> **Selected text**

☆ ☆ ☆

The other half goes to Food Forward.
On a recent Sunday afternoon, Rebecca Bork and her two children — Ava, 9, and baby Finn, 3½ months — were the first in line at the University Village apartments to pick out produce gathered by student volunteers.
“Oh, look, they have Brussels sprouts,” said Ava, excitedly.
As Bork perused a selection of radishes, broccoli, cabbage, apples, celery, oranges and rainbow lettuce, she asked her daughter, “How about a cauliflower?”
“And oranges,” Ava added.
Bork, whose husband is a graduate student at UCLA, said she and her neighbors appreciate having access to such high-quality produce. “It’s fun to see what’s available each week,” she said, adding that it’s often hard to get out to the farmers market on her own with the kids.
Children living at University Village love picking out produce, Bork said. Some of them come on their own to pick out items for their entire family, gaining a sense of independence and parental trust.

☆ ☆ ☆

> **The data**
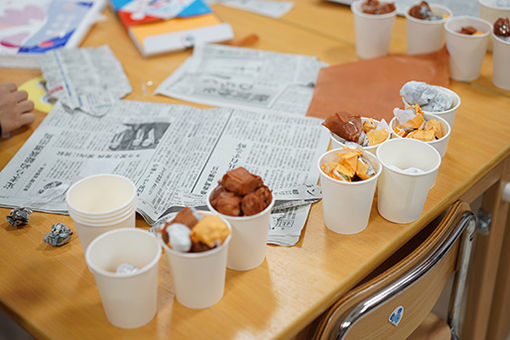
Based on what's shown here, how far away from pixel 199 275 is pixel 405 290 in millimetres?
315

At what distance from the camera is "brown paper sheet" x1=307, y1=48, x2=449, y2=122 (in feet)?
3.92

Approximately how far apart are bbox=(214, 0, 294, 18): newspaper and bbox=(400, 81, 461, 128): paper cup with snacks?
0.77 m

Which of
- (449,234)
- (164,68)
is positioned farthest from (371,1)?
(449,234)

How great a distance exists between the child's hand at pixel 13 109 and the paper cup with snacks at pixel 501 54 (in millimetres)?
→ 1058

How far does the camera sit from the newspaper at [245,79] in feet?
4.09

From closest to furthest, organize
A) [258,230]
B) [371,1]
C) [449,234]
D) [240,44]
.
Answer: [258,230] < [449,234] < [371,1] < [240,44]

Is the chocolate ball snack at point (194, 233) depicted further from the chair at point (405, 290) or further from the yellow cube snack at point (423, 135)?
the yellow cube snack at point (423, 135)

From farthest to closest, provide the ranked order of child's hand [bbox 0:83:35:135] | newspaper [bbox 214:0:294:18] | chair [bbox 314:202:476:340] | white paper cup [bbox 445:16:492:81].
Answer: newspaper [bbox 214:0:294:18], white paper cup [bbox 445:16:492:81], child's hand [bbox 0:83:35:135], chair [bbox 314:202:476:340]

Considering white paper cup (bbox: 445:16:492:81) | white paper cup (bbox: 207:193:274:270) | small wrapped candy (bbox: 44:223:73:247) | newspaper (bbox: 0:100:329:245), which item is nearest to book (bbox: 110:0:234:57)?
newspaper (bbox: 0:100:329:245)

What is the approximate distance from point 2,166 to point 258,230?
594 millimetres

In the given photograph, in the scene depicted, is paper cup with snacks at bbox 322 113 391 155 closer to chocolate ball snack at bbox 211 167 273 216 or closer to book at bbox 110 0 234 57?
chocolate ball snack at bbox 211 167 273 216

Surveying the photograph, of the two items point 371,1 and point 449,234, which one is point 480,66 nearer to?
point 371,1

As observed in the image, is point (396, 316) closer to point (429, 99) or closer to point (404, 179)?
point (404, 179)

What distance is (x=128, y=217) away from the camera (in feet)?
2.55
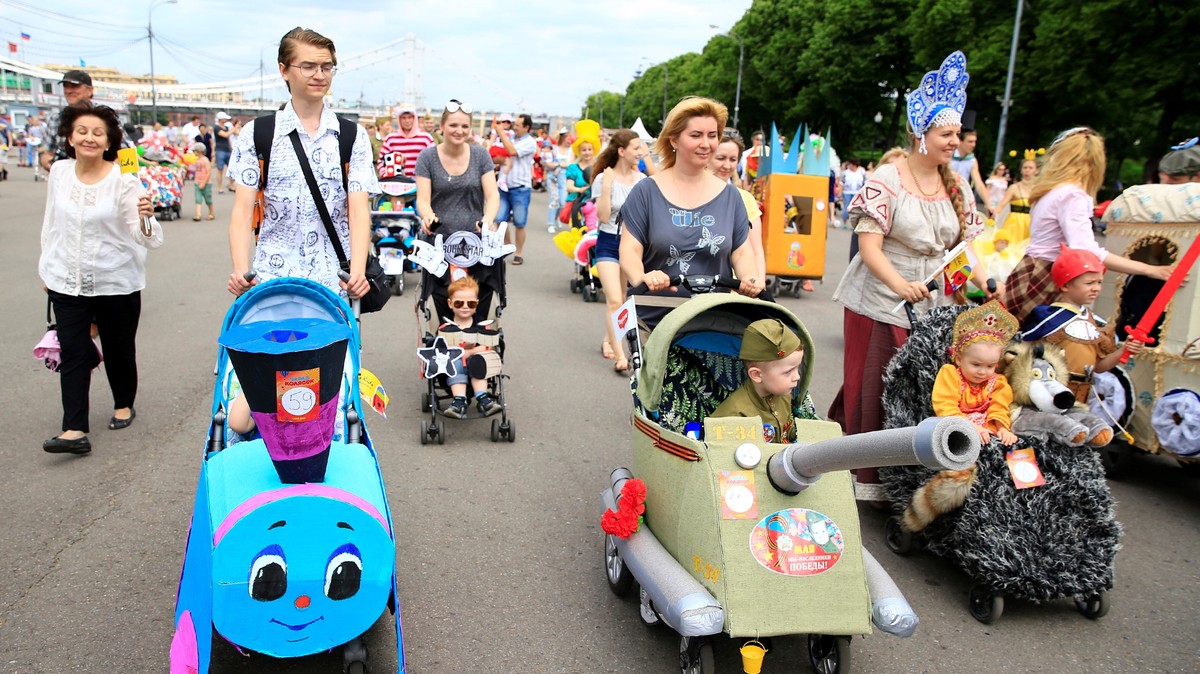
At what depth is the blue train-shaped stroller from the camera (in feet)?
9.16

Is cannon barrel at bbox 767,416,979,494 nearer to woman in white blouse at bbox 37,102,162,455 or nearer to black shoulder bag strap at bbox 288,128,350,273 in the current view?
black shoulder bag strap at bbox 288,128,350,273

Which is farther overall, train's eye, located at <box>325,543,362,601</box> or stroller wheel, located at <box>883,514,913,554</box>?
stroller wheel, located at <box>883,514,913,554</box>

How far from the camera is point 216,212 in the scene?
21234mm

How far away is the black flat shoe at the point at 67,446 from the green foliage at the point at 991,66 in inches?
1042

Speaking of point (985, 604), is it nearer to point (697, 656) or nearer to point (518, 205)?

☆ ☆ ☆

> **Problems and tasks**
**1)** In the University Village produce text, at which university is Bork's husband a graduate student?
**2)** From the University Village produce text, list every item named in the selection that Bork perused.

> **Solutions to the tasks**
**1)** UCLA

**2)** radishes, broccoli, cabbage, apples, celery, oranges, rainbow lettuce